Chi ne uscirà vivo? Se Malika Ayane fosse stasera in una terna e scattasse il televoto, molto probabilmente non uscirebbe incoronata: troppo chic, per come va oggi il mondo dei televotanti. Più probabilità avranno di certo i ragazzi usciti dai talent show: Valerio Scanu da Amici, Marco Mengoni da X-Factor e in ultima istanza Noemi, che miracolosamente ha messo insieme una breve militanza televisiva in X-Factor con un percorso autonomo successivo di studio, come Per tutta la vita lascia capire: chissà che non le serva, sta sera. Ma è volto tv pure Ruggeri, anche se mi pare fuori da ogni possibile rosa ristretta; e sono volti tv Pupo e il Principe, non a caso ripescati dal televoto dopo esser stati sbattuti fuori da una giuria demoscopica: e che ieri sera, tra l’altro, hanno giocato sporco, uscendo dalle regole del Festival con il lungo pistolotto di Marcello Lippi che ha preceduto la performancee.

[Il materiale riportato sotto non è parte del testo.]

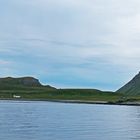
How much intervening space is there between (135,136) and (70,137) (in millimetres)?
9327

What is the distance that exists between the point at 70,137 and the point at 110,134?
7.69 m

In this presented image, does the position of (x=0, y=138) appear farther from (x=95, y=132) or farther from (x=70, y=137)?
(x=95, y=132)

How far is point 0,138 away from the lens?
60844mm

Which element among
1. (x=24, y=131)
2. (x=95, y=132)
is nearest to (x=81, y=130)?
(x=95, y=132)

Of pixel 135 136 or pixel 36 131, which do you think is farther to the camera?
pixel 36 131

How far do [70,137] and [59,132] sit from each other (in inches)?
300

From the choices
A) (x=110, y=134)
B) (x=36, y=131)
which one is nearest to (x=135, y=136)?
(x=110, y=134)

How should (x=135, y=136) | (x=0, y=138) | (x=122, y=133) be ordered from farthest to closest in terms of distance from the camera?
(x=122, y=133) < (x=135, y=136) < (x=0, y=138)

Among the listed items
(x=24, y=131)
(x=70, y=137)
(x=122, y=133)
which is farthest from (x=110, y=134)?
(x=24, y=131)

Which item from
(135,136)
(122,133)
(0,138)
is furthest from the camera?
(122,133)

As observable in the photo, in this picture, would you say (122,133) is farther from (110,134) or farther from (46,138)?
(46,138)

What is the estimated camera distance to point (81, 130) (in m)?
74.6

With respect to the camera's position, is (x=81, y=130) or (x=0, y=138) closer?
(x=0, y=138)

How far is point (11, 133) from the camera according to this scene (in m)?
67.9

Dunque bisogna forse cercare il vincitore in questo mazzolin di nomi. In pratica, c’è una contesa fra Amici, X-Factor e Raiuno: com’è giusto in fondo che sia, in un Festival che è ormai solamente un format, in un mondo che vive in funzione della tv, in un paese guidato da un mogul della tv. Valerio Scanu ha una canzone appena sufficiente ma intimista e cantabile, e buona voce senza lode; gli gioca contro la mancanza di carisma, l’aria dimessa che forse vorrà dire solo paura dell’enorme ambaradan. In quanto a Mengoni, è l’esatto contrario di Scanu: la sua personalità eccessiva, fuori dalle righe e anche dal buon senso, domina una voce duttile ma in un brano di nessuna cantabilità (ora, anche fra i big, Sanremo deve fare la balia). E comunque, c’è quasi da scommettere che nella terna dei probabili vincitori finirà per entrare Pupo, alla faccia dei 4 e dei 2 che si è preso dalla critica. Ormai, il senso dell’eleganza, l’educazione alla musica, sono fatti remoti (intanto, abbiamo avuto ieri il primo premio della Critica, per i Giovani, alla quasi torinese Nina Zilli. In bocca al lupo, la strada è lunga).